There are at least 10 metalloenzymes that contain Cu.. The main enzymes are:

Cytochrome oxidase 
Ceruloplasmin (Ferroxidase) 
Lysyl oxidase (amine oxidase) 
Cu-Zn superoxide dismutase 
Tyrosinase
Do animals need copper? 
Yes. The possible functions of Cu for the maintenance of ruminant health are listed below (table 1.1), together with the main enzyme involved.

Table 1.1 The functions of Cu and the associated enzymic links

Cu-Enzyme Function 
Cytochrome oxidase energy metabolism 
Ceruloplasmin iron transport 
Lysyl oxidase connective tissue 
Cu-Zn SOD anitoxidant 
Tyrosine melanin

What happens if an animal gets too little copper?

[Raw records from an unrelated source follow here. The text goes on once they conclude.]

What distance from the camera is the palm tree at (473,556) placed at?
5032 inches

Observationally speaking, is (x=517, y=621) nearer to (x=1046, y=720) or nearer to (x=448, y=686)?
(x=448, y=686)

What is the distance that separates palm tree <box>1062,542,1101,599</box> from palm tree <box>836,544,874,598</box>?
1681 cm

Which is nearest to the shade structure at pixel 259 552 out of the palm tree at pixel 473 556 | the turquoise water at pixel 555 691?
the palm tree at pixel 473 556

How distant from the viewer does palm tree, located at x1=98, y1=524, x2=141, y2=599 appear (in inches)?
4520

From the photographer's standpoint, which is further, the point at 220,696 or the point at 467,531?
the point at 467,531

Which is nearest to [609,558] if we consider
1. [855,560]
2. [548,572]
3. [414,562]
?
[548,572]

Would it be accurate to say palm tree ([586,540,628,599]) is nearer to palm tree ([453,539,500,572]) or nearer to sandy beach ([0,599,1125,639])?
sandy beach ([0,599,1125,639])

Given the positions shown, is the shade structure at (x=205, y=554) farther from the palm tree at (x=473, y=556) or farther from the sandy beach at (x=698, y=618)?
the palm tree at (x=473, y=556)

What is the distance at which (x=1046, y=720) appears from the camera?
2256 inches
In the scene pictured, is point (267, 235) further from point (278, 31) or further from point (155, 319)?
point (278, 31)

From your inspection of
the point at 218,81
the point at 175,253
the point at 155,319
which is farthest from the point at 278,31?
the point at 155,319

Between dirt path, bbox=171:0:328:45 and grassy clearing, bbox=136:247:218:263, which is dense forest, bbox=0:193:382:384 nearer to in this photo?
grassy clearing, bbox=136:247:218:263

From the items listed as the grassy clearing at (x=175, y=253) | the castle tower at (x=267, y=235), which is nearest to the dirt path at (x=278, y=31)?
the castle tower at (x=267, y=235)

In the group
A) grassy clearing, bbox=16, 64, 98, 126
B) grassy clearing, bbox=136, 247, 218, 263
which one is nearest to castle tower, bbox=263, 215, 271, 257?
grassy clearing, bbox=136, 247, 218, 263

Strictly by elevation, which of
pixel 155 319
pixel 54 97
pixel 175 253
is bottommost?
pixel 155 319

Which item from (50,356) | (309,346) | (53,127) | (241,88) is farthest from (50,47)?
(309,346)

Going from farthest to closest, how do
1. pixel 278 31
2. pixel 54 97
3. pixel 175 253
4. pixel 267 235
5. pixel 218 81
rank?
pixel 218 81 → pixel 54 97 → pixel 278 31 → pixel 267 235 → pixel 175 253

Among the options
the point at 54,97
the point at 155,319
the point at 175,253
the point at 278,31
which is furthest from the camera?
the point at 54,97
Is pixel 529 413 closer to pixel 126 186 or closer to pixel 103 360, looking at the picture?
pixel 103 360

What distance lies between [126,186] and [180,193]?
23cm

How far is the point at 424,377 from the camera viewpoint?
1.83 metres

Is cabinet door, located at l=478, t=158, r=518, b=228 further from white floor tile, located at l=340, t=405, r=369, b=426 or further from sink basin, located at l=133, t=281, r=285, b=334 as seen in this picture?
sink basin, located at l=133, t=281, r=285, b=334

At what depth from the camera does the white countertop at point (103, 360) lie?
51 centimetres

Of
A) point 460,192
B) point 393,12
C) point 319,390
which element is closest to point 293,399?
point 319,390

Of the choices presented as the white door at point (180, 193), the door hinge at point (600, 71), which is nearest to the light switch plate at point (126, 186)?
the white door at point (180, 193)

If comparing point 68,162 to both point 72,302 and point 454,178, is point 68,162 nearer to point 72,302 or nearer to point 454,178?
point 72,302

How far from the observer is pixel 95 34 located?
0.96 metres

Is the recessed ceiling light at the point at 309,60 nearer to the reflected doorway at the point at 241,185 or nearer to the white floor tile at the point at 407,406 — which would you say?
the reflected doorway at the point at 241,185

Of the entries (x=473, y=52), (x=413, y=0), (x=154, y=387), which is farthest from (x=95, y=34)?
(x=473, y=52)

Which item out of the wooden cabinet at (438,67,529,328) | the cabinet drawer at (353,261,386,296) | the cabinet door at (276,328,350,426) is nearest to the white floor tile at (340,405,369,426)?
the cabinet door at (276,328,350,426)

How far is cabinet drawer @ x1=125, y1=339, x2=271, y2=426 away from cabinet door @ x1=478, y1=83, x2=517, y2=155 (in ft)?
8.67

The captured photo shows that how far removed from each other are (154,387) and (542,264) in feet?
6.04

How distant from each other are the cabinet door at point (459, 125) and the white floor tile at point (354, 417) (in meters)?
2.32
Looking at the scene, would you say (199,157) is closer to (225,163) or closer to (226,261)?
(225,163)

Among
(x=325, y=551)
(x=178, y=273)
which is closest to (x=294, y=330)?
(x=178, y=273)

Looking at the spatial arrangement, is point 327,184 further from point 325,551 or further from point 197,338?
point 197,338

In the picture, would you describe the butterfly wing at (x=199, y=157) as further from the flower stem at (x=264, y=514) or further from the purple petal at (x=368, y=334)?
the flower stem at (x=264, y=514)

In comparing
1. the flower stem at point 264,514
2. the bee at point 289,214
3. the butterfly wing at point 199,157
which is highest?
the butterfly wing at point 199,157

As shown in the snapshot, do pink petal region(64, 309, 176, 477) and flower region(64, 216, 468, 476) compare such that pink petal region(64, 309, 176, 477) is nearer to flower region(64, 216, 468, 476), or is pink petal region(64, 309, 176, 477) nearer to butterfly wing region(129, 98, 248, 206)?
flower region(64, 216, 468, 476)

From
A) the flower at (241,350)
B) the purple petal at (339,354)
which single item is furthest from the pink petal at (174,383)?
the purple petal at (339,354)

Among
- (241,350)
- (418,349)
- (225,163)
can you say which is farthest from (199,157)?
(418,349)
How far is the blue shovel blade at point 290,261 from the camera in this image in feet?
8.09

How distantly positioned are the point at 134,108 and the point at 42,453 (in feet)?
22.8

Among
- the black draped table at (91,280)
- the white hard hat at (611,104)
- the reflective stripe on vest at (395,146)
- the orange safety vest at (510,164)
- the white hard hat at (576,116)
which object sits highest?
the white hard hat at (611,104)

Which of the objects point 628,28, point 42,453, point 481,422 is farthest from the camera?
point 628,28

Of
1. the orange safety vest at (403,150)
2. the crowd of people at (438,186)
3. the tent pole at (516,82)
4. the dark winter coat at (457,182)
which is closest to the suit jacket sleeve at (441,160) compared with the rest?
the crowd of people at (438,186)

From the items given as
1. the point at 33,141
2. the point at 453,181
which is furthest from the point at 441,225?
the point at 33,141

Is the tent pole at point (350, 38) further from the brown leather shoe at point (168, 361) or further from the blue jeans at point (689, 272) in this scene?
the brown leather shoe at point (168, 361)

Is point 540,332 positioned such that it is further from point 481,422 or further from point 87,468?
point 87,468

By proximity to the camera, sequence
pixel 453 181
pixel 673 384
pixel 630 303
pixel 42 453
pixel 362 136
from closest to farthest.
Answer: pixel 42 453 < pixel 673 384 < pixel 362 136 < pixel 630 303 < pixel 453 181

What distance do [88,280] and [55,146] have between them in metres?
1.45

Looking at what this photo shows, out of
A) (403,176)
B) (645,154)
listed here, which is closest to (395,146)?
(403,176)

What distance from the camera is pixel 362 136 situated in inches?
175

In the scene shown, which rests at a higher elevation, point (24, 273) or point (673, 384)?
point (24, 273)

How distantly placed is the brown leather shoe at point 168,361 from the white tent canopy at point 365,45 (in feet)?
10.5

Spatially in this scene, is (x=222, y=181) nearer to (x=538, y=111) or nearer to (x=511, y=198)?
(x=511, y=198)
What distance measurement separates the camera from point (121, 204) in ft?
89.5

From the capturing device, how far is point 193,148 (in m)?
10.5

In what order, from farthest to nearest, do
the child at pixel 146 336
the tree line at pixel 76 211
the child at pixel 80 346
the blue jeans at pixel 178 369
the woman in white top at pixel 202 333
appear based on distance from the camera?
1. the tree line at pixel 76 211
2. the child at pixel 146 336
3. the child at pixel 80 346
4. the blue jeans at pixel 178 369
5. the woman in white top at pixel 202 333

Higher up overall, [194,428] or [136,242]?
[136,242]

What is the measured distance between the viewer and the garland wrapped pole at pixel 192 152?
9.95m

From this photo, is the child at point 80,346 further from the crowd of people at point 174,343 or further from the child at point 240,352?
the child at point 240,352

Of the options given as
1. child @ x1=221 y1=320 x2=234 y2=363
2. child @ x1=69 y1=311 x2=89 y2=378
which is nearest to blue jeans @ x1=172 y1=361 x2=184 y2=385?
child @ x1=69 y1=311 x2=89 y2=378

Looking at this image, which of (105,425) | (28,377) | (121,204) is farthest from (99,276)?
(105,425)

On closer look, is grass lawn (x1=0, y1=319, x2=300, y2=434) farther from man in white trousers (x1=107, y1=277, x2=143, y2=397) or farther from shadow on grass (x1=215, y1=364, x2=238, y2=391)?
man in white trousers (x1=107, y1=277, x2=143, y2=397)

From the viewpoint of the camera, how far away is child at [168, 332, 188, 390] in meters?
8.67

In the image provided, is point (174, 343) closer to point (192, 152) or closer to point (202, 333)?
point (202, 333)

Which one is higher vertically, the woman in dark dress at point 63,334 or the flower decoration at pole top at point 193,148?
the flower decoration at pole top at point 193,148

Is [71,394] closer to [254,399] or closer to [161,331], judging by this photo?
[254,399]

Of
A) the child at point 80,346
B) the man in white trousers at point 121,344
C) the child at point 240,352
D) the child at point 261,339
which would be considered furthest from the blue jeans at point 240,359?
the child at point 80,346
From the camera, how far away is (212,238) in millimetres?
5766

The practical problem of deficiency of Cu is almost entirely confined to the ruminant. Cu deficiency occurs naturally in grazing livestock in many parts of the world under a range of soil and climatic conditions. Some of this is due simply to low levels of Cu in soil and hence in herbage ( < 3 ppm DM), such as in parts of WA. However, much is conditioned deficiency, due for example to calcareous soils, excessive soil (Fe) intakes or to high levels of pasture Mo in the presence of normal concentrations of S. High levels of available Fe ingestion due to feed contaminated with soil (800 ppm) can markedly reduce the concentration of Cu in liver and cause deficiency. However, different soils have different effects, and there is no general effect for all soil types. Normally 4-6 ppm Cu in the diet is sufficient for grazing sheep and cattle in the absence of other antagonists. Under circumstances where interacting substances reduce Cu availability, 10 ppm Cu in the herbage may not be adequate. 
Table 1.2 Symptoms of Cu deficiency
Symptoms Species 
Depigmentation of hair and wool (achromotrichia) All species except pigs 
Defective keratinisation of hair and wool Sheep 
Scouring or diarrhoea of cattle Cattle/Goats 
Neonatal ataxia (swayback) Kids/Lambs 
Poor growth and anorexia All species 
Anaemia All species 
Bone disorders (osteoporosis). All species Not severe in sheep/cattle 
Cardiac disease Calves 
Aortic rupture Pigs/Chicks 
Infertility Cattle/Hens

What happens if an animal gets too much copper? 
Ruminants are the most susceptible to copper toxicosis because in these species Cu accumulates readily in the liver. In monogastrics the excess Cu is quickly excreted in urine and does not build up in liver until massive doses are administered. Sheep are the species mainly affected, Toxicosis occurring mainly as a result of: 
Excessive Cu fertiliser use in the presence of low pasture Mo and S 
Overdosing from drenches, Cu oxide needles and injections 
Cu-containing licks or blocks without adequate Mo 
Hepatotoxins such as lupinosis and heliotrope poisoning. 
How much is enough? 
Liver Cu concentration is currently the best indicator of a likely Cu deficiency in ruminants. Low plasma Cu concentration will reflect a simple Cu deficiency, but not one conditioned by high Mo.This is explained further in table 1.3. 
Table 1.3. Diagnosis of liver Cu concentration in sheep (from Dept of Agric, WA)
Liver Cu 
(ppm fresh wt) Interpretation 
<4 Death of adults, ataxia in lambs, 
loss of crimp in wool, illthrift. 
8-16 Occasional loss of wool quality. 
Some risk of ataxia in lambs. 
16-32 Marginal status. 
Could lead to Cu deficiency. 
32-300 Normal

In cattle, liver Cu of < 3 ppm and plasma Cu of < 0.5 ppm are indicative of Cu deficiency.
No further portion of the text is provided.